- Developer(s): Parasoft
- Initial release: 2003; 22 years ago
- Stable release: 2024.2 / December 1, 2024
- Operating system: Linux, Solaris, Windows
- Platform: Windows, Linux, Solaris
- Available in: English
- Type: Development testing
- License: Proprietary commercial software
- Website: www.parasoft.com/products/dtp

= Parasoft DTP =

Software development testing tool

Parasoft DTP (PDTP) is a development testing and software testing analytics tool from Parasoft that acts as a centralized hub for managing software quality and application security. The software provides a dashboard which aggregates testing results and allows for compliance verification.

==Overview==
PDTP was introduced in 2009 as Parasoft Concerto.

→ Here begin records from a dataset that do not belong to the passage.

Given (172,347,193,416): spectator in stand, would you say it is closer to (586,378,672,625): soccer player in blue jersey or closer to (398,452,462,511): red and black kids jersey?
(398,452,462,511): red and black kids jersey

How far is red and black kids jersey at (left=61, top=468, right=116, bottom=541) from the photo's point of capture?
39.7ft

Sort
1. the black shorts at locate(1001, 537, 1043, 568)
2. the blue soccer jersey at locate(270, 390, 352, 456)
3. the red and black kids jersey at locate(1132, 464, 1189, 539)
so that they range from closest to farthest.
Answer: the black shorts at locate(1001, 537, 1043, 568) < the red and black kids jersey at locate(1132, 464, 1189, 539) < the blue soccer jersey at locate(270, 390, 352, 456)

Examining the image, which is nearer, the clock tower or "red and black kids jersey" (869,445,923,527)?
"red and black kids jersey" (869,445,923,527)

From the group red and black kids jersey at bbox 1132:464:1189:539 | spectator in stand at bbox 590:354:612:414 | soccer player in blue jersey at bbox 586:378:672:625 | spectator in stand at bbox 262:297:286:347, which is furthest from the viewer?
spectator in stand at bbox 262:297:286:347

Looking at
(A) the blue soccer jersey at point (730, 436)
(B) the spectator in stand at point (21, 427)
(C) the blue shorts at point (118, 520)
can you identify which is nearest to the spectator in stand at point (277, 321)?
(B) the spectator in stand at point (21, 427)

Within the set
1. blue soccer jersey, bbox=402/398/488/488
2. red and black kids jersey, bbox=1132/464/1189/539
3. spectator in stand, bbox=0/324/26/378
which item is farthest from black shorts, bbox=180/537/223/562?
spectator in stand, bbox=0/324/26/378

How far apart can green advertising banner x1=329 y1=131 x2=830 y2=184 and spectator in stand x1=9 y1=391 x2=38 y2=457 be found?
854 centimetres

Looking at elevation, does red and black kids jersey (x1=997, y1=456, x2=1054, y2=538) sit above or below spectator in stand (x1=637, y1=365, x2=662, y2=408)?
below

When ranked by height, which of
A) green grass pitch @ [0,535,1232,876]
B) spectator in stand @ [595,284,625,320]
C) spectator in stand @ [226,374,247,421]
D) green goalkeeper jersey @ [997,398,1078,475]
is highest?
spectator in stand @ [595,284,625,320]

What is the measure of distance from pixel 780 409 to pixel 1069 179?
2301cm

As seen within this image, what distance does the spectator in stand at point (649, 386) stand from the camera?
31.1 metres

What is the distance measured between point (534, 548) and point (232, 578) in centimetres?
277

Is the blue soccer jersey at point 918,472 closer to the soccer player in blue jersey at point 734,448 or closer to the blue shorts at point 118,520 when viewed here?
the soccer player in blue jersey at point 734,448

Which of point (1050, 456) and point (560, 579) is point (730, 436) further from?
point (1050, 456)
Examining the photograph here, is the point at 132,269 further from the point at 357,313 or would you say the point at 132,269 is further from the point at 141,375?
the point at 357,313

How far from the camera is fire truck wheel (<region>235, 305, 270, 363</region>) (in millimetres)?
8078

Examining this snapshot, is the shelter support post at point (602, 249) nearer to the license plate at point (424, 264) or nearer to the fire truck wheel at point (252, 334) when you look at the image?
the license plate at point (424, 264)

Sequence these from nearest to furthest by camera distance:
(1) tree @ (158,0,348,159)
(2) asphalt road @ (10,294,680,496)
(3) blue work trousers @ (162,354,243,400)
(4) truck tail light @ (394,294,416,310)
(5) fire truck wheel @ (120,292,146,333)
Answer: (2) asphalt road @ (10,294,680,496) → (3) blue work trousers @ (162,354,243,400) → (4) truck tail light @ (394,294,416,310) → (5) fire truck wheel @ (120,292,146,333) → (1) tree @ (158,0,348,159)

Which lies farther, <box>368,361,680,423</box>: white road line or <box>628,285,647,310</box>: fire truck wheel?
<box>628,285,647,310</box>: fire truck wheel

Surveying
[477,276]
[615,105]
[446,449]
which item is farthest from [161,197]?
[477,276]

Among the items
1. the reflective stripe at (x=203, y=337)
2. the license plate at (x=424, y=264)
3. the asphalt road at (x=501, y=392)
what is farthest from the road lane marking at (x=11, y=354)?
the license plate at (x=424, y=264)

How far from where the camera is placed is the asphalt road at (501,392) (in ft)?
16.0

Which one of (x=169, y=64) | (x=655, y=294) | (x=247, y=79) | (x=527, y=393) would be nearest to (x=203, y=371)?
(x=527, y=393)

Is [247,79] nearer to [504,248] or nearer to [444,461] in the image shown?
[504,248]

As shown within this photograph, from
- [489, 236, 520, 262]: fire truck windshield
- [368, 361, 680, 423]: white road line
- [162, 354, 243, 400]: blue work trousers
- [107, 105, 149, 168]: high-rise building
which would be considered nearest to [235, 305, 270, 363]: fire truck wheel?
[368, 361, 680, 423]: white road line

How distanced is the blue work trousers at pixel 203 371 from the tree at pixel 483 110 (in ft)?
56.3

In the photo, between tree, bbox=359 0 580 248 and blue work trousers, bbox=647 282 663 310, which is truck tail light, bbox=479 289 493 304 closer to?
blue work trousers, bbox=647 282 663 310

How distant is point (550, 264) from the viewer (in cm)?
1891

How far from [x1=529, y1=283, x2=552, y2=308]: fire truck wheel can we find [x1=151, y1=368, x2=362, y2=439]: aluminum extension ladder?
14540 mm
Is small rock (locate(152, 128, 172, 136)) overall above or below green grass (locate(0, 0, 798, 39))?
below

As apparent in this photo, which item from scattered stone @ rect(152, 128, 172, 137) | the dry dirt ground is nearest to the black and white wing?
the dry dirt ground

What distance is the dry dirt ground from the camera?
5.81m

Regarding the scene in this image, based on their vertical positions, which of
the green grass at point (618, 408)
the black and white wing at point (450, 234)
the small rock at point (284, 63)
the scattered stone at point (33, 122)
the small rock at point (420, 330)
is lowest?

The platform generates software reports from routine software development tasks and compiles information from different software testing procedures to provide a summary of the software's codebase. It comes with built-in algorithms that perform various methods of analysis such as aggregated code coverage and change-based testing.

Features include a user-configurable reporting system with APIs to input data from software development or testing tools, and the ability to integrate with third-party tools. Reports may be used to monitor and analyze how software is being implemented across multiple builds and aggregated across all software testing practices.

In 2012, VDC Research awarded PDTP the Software Embeddy for the 2012 DESIGN East show.

PDTP includes pre-configured templates for:
- American National Standards Institute 62304 for Medical Device Software Development
- DO-178B
- IEC 61508 & Safety Integrity Level
- U.S. Food and Drug Administration General Principles of Software Validation
- ISO 26262 & ASIL
- Joint Strike Fighter Program
- Safety-critical Software Development
- Motor Industry Research Association
- Safety Integrity Level

The templates combine automated testing with the process recommendations and requirements outlined in common guidelines.